Темные, совсем не офенские, а явно воровские, причем иной раз всеми забытые обороты срывались с тонких губ могильщика бесконечно медленно и долго — до тех пор, пока удар лопаты о лом в глубине помещения не возвестил всем понятное: яма готова. Амбалы вновь подхватили Бориса и потащили через расступившуюся толпу к яме. Там то ли потерявшего сознание, то ли опять придуривающегося колобковца перевернули вверх связанными ногами и опустили в яму. Его крепко держали, притом явно с чем-то долго не могли справиться.
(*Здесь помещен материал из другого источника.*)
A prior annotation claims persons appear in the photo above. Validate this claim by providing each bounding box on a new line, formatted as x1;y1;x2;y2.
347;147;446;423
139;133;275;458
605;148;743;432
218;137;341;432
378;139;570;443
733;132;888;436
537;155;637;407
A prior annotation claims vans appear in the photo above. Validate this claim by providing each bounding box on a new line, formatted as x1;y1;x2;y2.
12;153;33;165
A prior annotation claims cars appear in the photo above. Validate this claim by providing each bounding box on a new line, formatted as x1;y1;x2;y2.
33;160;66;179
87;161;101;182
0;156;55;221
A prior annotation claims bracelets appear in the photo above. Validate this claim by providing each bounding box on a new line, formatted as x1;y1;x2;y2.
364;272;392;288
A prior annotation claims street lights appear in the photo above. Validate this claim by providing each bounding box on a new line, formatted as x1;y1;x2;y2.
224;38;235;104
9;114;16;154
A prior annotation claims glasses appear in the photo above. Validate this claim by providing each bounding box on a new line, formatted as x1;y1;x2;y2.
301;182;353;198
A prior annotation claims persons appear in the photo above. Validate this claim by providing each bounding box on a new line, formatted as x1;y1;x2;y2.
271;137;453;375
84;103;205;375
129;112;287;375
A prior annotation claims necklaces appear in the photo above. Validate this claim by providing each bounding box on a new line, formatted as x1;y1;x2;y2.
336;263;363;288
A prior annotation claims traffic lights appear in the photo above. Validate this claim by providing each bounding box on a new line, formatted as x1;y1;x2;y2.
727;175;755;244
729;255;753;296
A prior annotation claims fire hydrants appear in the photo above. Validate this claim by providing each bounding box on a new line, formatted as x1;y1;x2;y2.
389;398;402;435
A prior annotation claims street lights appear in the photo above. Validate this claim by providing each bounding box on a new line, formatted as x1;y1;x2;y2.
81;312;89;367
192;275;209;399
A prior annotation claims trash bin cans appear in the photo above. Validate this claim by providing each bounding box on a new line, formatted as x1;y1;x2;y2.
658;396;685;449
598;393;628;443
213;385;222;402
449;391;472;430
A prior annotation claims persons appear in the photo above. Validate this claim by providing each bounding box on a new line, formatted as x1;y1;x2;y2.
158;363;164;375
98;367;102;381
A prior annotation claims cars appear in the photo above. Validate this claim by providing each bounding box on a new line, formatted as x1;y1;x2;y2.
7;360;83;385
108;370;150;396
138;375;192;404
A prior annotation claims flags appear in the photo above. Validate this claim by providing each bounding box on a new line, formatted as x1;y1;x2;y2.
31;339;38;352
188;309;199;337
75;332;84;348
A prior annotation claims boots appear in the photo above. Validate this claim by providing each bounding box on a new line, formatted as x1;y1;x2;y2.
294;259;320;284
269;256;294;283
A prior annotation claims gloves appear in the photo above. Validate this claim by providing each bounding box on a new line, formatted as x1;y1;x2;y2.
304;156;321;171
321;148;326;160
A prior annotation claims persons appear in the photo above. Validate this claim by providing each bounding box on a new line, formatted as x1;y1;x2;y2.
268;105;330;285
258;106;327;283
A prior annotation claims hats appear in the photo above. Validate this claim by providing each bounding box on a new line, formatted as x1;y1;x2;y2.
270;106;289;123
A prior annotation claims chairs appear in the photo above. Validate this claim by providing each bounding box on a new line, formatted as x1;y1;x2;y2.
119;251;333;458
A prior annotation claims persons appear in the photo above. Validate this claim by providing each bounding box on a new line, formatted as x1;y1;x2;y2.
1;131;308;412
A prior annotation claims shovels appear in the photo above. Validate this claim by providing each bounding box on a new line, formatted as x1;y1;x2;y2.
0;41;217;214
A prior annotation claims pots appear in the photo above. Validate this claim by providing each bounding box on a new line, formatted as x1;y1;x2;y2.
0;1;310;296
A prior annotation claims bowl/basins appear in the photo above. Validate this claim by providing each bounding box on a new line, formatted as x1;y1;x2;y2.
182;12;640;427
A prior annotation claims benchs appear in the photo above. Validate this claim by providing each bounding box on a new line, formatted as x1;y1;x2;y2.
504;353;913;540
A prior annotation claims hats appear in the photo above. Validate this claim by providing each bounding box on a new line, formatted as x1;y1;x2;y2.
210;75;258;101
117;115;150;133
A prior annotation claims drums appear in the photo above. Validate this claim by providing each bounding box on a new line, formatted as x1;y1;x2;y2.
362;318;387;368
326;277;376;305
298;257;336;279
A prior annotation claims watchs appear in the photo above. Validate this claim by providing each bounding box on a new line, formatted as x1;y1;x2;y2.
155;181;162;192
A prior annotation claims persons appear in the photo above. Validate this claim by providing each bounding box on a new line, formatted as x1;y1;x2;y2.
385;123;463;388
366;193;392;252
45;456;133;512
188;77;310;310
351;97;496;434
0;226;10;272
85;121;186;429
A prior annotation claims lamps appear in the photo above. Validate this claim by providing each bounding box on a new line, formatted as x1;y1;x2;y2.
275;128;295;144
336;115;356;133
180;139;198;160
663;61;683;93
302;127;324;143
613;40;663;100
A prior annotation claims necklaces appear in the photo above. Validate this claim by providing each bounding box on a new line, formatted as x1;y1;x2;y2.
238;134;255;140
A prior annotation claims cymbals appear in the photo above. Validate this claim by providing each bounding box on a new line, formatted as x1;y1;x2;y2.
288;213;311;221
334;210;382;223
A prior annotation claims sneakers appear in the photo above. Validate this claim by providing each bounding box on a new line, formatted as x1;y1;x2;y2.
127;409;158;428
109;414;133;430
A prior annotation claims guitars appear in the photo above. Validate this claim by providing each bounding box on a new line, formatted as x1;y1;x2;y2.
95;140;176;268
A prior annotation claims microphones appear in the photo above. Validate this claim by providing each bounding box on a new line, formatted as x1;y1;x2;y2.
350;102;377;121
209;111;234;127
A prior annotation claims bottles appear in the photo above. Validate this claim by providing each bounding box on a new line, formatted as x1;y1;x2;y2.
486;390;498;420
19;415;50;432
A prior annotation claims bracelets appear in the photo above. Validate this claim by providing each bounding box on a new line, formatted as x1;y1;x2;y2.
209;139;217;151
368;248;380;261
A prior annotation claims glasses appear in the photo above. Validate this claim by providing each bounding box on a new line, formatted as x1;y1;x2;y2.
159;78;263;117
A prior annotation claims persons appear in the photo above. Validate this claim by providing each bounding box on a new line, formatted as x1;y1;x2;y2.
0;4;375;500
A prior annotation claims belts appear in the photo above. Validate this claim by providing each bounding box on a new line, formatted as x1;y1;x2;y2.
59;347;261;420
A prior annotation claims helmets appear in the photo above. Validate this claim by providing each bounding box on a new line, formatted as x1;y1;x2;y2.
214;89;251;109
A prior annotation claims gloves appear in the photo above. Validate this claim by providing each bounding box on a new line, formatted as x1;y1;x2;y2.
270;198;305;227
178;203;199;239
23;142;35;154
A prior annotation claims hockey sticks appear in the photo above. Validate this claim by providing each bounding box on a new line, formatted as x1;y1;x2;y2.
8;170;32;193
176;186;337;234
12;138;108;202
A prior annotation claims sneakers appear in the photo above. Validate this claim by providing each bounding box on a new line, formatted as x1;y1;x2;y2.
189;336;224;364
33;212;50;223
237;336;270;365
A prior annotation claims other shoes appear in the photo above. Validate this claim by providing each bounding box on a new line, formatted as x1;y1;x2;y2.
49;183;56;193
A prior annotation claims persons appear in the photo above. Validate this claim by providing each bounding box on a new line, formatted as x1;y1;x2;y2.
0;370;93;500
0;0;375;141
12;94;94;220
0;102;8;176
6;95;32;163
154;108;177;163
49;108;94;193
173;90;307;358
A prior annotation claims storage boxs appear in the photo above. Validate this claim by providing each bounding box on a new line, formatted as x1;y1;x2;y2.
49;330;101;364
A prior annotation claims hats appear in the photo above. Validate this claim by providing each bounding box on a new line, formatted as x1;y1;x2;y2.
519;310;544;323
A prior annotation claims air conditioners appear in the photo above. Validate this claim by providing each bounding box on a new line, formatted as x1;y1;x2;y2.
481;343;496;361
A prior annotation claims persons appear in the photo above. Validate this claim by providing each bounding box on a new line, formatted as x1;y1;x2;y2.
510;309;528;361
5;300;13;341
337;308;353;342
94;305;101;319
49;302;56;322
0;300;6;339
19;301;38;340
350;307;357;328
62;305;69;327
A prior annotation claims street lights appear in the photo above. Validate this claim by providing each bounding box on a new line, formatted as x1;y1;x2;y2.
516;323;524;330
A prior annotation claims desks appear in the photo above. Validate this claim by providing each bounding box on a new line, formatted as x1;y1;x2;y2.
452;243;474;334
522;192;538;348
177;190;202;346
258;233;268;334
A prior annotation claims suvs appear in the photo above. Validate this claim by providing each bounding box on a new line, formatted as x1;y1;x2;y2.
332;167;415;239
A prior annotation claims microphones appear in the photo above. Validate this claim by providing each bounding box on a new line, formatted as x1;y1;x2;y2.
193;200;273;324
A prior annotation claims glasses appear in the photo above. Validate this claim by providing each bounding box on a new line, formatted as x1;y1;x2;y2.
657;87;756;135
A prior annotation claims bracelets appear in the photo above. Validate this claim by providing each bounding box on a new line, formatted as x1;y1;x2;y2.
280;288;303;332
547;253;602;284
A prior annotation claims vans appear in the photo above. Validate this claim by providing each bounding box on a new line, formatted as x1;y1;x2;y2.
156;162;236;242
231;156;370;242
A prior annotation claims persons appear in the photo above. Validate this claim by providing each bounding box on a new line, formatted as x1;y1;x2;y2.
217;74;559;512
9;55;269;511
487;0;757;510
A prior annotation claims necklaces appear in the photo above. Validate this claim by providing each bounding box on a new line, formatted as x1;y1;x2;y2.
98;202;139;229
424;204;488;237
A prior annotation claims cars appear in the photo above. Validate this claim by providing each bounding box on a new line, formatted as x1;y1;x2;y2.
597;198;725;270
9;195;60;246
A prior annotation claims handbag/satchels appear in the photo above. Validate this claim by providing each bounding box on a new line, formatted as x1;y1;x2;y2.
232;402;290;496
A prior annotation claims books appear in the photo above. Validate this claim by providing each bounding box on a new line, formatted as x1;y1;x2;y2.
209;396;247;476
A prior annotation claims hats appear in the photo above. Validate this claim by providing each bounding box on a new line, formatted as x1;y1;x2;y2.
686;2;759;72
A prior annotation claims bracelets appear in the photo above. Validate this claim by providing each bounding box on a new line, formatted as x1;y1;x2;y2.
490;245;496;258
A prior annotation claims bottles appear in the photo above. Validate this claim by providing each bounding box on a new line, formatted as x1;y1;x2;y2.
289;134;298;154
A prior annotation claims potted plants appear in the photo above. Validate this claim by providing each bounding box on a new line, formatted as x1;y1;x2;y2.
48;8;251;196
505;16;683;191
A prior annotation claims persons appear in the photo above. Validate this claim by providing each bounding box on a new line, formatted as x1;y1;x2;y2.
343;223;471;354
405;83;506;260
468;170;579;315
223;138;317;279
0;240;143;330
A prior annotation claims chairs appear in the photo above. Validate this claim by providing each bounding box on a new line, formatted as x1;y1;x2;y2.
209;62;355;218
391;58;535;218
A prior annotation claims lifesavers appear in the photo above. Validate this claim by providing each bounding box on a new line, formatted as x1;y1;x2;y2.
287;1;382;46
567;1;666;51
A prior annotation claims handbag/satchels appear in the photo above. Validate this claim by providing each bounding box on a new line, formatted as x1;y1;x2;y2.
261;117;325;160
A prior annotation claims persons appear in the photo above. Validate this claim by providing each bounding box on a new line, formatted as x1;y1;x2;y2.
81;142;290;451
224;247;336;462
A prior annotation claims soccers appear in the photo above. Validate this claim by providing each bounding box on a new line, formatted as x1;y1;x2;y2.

Из темноты донеслось: «Слушай, он ведь все не умирает… давай еще и во второе ухо нальем… для надежности…» Опять послышалось глухое ворошение, потом звук переменился, перейдя в монотонное «швырк, швырк». Ловкие лопаты стали бросать землю, — очень быстро ушла в нее голова, экс-офени, плечи, грудь… пятки. Бориса зарывали в грунт под склепом вниз головой: так в русских деревнях не казнили даже конокрадов. Но офени соблюдали только свои, никому, кроме них не известные законы.